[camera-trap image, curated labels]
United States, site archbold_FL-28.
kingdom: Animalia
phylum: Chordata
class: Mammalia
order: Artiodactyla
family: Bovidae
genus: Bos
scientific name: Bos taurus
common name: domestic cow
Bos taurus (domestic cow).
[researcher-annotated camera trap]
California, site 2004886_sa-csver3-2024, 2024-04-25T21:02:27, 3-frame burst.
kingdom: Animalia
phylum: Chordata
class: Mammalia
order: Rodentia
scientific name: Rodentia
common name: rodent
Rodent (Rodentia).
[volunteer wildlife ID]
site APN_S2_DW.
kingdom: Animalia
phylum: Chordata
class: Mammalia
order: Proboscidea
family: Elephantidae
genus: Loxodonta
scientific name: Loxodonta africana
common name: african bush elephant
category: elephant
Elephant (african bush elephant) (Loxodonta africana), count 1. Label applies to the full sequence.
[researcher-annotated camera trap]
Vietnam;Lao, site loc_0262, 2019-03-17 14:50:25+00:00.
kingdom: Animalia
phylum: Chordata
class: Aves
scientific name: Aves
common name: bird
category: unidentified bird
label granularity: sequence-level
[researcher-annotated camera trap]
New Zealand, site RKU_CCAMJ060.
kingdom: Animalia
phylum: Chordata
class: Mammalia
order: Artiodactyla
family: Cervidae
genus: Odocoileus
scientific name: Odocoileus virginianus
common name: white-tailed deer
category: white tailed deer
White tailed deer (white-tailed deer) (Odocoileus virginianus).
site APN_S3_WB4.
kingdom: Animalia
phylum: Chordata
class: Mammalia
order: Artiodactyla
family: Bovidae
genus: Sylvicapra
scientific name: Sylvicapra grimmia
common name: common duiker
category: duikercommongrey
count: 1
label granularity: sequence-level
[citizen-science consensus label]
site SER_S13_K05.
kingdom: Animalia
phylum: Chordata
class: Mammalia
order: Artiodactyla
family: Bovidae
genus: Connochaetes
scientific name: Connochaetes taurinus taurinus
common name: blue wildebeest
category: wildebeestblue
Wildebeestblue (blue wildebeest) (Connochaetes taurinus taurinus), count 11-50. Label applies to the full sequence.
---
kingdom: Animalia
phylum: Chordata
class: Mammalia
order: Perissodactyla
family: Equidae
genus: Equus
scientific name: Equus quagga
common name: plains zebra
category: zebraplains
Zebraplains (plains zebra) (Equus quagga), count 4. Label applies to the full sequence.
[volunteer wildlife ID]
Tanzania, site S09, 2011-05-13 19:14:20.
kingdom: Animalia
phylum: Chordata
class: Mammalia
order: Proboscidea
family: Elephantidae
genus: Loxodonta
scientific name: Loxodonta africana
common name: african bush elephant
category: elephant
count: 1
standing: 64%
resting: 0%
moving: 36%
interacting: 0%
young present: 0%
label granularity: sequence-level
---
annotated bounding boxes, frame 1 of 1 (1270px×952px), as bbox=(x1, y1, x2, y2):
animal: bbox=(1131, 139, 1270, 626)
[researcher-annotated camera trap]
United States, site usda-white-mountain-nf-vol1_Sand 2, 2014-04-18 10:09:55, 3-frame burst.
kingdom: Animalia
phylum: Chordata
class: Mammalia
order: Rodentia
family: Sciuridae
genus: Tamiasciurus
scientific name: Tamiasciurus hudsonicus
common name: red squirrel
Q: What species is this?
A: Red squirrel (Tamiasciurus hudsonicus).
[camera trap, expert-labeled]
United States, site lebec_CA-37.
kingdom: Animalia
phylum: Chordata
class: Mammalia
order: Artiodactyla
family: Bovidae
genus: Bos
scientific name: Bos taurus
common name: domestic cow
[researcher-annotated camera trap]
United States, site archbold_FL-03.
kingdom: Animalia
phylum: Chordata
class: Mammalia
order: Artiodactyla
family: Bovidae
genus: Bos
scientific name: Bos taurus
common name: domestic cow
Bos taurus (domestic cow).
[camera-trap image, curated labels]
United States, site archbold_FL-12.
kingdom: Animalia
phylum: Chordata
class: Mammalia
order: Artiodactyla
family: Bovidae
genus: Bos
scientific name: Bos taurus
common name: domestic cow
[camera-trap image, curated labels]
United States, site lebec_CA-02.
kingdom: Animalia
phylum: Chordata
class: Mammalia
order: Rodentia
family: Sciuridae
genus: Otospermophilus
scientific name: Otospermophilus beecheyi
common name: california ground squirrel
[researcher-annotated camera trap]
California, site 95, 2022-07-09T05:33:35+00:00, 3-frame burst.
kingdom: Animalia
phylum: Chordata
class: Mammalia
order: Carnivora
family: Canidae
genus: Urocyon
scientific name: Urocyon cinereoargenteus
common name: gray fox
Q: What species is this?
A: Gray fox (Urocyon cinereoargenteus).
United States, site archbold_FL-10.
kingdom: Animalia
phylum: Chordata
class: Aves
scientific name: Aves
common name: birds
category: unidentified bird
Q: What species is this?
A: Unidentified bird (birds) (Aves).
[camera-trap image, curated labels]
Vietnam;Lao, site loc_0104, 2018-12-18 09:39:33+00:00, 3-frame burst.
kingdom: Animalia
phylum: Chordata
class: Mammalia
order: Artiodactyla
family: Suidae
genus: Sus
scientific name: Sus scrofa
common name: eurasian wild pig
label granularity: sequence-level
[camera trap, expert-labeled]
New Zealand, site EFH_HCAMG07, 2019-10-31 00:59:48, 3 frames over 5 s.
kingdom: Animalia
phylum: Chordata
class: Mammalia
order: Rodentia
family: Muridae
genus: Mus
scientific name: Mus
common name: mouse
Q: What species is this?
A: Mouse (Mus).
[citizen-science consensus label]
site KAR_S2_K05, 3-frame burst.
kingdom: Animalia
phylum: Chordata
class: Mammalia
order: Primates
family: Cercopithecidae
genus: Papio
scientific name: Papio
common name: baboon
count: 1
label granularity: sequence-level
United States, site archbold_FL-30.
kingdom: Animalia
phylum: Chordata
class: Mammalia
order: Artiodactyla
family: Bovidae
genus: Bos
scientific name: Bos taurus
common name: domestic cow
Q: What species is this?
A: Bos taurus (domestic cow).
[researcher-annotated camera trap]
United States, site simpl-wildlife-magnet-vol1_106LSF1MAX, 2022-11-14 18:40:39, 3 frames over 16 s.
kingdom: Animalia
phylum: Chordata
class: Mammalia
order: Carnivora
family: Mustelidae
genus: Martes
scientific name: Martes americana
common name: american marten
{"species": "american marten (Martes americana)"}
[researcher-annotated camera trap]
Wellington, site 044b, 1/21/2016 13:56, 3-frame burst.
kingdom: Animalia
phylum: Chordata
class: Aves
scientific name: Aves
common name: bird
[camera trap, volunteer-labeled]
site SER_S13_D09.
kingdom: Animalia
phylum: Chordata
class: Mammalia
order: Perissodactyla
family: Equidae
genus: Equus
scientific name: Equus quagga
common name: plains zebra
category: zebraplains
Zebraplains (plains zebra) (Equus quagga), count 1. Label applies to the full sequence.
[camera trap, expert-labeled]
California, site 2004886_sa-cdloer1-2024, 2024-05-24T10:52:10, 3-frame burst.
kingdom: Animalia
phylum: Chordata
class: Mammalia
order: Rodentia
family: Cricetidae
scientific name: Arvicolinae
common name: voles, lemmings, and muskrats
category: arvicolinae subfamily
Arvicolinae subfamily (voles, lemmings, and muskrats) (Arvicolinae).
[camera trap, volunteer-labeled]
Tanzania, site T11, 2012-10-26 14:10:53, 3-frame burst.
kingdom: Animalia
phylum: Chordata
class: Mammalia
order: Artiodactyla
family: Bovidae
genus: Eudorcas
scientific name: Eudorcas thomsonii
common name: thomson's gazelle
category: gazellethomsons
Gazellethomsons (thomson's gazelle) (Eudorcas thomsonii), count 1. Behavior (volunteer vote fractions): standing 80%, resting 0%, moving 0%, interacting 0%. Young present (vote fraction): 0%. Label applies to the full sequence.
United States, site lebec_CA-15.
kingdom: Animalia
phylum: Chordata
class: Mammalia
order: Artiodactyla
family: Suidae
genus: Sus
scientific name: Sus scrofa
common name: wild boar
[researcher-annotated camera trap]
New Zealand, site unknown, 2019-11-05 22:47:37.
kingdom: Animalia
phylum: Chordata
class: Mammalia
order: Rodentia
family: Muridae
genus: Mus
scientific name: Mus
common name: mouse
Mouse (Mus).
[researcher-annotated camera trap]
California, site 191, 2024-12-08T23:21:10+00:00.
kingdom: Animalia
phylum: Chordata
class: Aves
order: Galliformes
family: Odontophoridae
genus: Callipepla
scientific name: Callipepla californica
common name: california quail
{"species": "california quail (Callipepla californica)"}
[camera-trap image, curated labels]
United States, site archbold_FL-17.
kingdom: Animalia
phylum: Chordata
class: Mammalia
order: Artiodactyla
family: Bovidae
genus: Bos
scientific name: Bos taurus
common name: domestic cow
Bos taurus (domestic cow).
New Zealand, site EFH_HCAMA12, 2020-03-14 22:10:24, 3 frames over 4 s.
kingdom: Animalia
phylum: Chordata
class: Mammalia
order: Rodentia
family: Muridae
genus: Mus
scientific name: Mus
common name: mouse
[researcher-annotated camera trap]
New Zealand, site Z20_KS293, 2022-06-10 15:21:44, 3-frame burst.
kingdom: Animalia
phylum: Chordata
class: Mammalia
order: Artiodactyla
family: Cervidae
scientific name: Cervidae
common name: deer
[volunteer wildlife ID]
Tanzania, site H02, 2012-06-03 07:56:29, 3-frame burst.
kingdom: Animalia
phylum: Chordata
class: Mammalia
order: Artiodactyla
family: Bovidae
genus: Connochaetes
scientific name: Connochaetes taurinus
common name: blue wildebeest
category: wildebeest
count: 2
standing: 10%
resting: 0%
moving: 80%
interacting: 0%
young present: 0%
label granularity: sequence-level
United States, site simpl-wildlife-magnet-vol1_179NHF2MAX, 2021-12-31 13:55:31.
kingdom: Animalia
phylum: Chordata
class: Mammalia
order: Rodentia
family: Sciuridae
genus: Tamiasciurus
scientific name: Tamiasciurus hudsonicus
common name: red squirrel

▬▬▬

* **WORK INSTRUCTION**
Going through the entries above, show each line that contains "simpl".

* **YOUR RESPONSE**
United States, site simpl-wildlife-magnet-vol1_106LSF1MAX, 2022-11-14 18:40:39, 3 frames over 16 s.
United States, site simpl-wildlife-magnet-vol1_179NHF2MAX, 2021-12-31 13:55:31.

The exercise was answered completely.